*Work task*. Only some lines are wanted: please transcribe exactly those from the one containing "Rose Gold Glitter Marble Almond Nails Rose" through the end of the data, pictures excluded.

*Input data*.
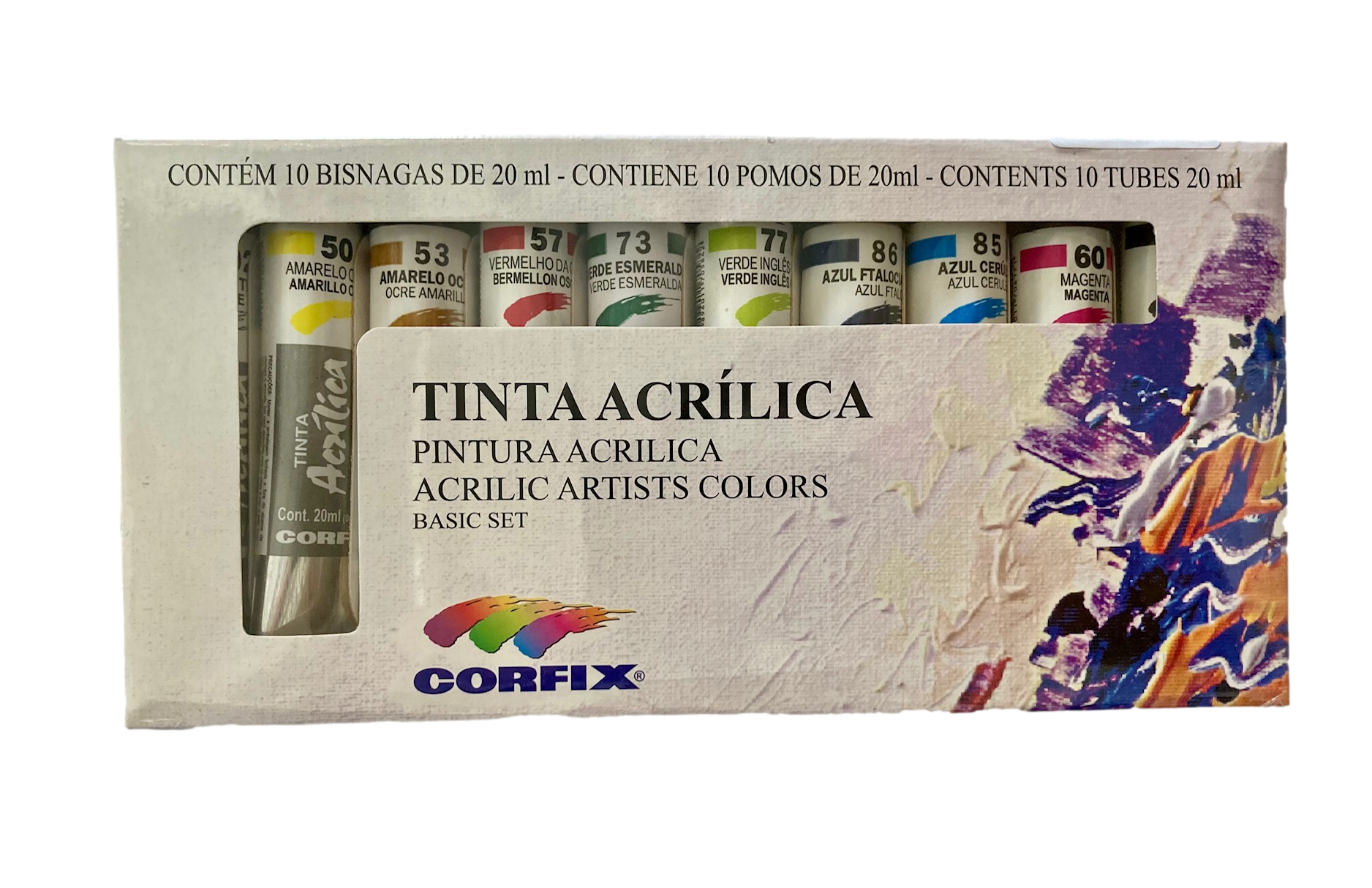 Estojo Tinta Acrílica com 10 Cores 20ML-Basic Set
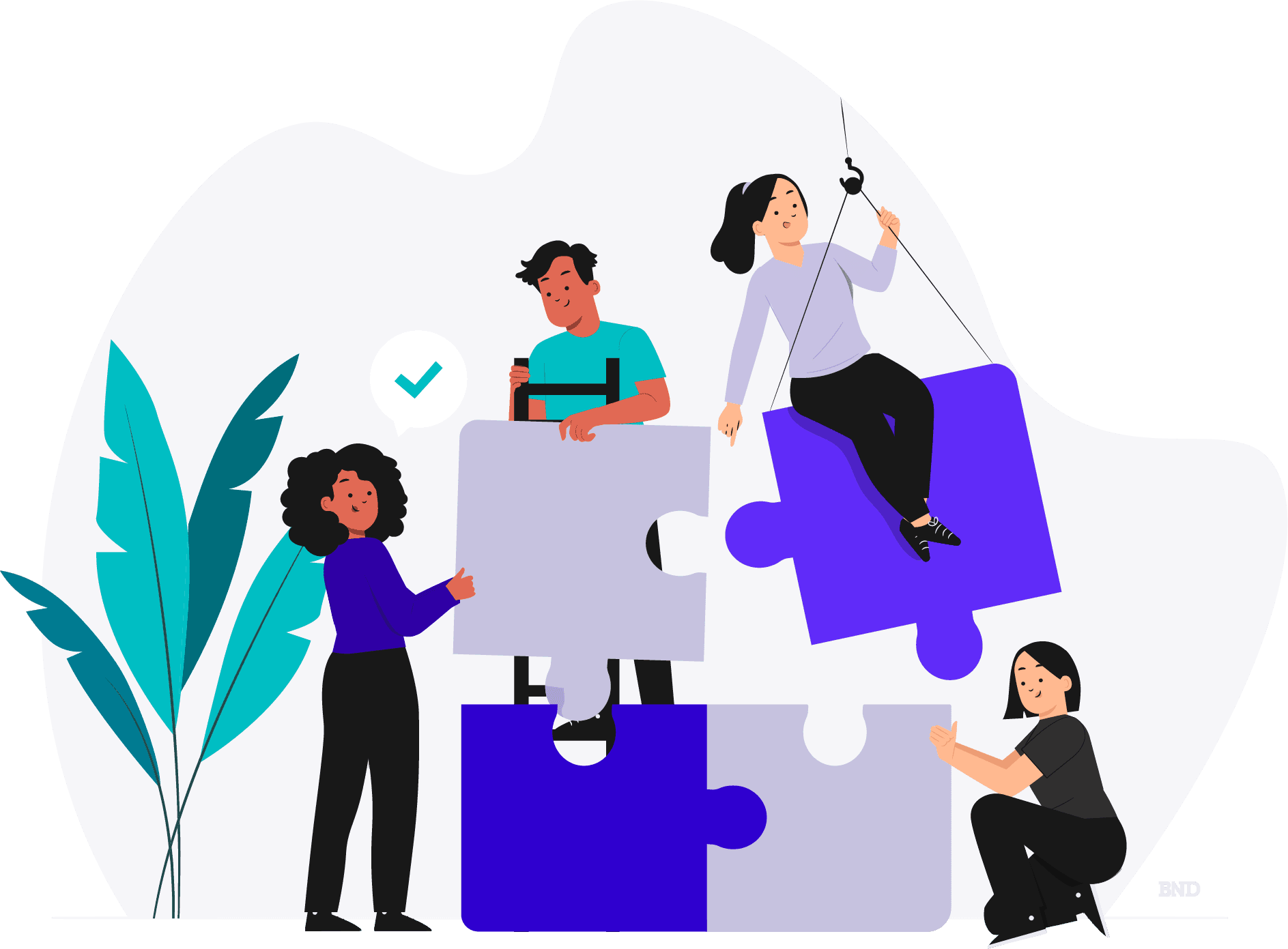 graphic of people working to put large puzzle pieces together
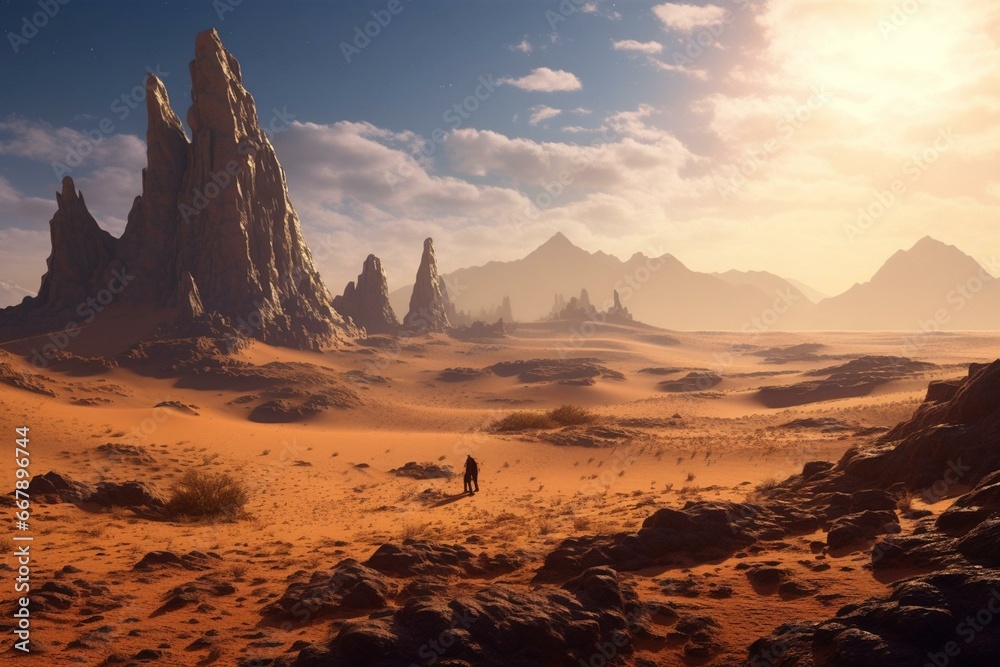 A desert landscape with sand, rocks, and distant pyramids. Cinematic and detailed, depicting an Afrofuturism theme. Generative AI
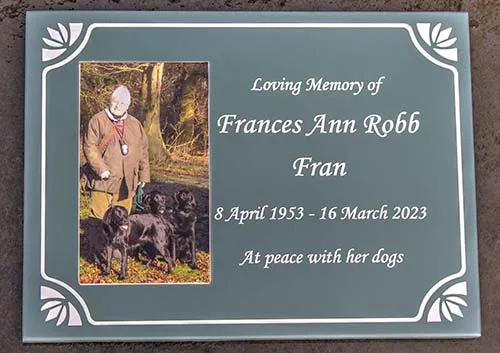 Stone-like corian is a very durable material for engraved memorial plaques. Engraved Corian Memorial Plaque With Photo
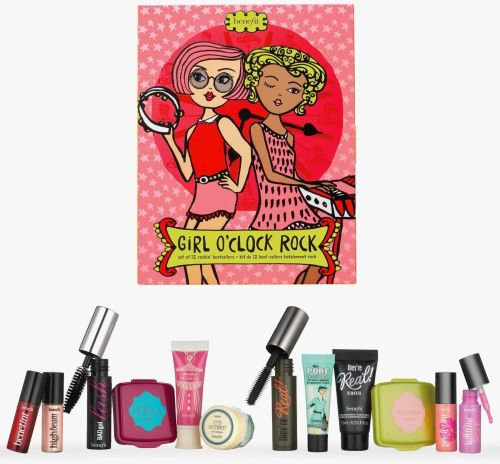 A Benefit Girl O'Clock Rock Set of 12 Make-Up Products with a picture of a girl in a pink dress.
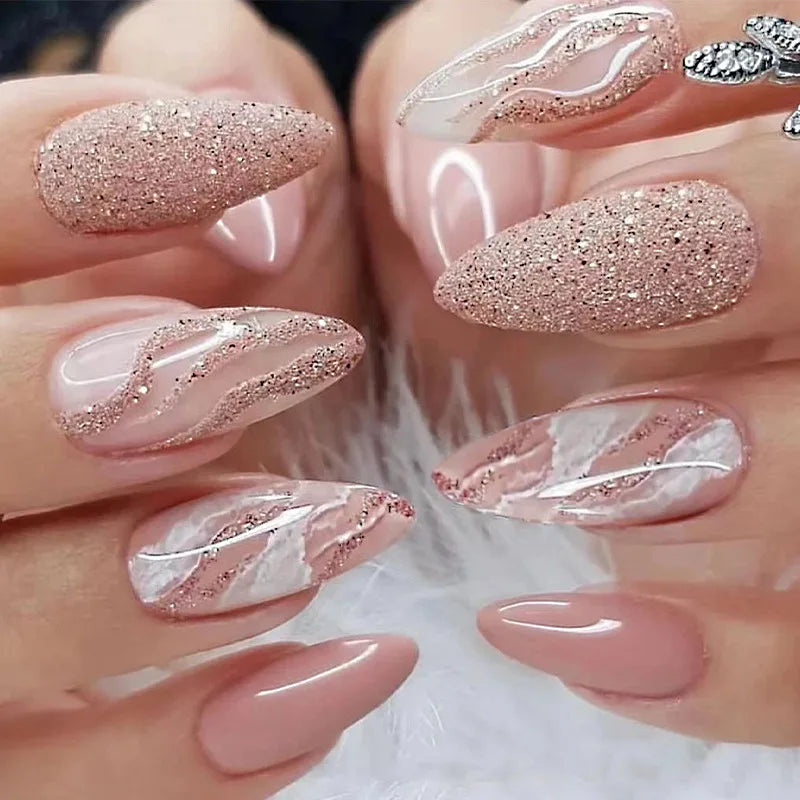 Rose Gold Glitter Marble Almond Nails Rose Gold Glitter Marble Almond Nails — Rose Gold Nails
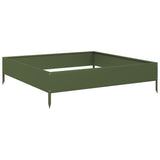 Vidaxl Planter huet 100x100x26 cm Stat Olive gréng opgeworf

*Response to the task*.
 Rose Gold Glitter Marble Almond Nails Rose Gold Glitter Marble Almond Nails — Rose Gold Nails
 Vidaxl Planter huet 100x100x26 cm Stat Olive gréng opgeworf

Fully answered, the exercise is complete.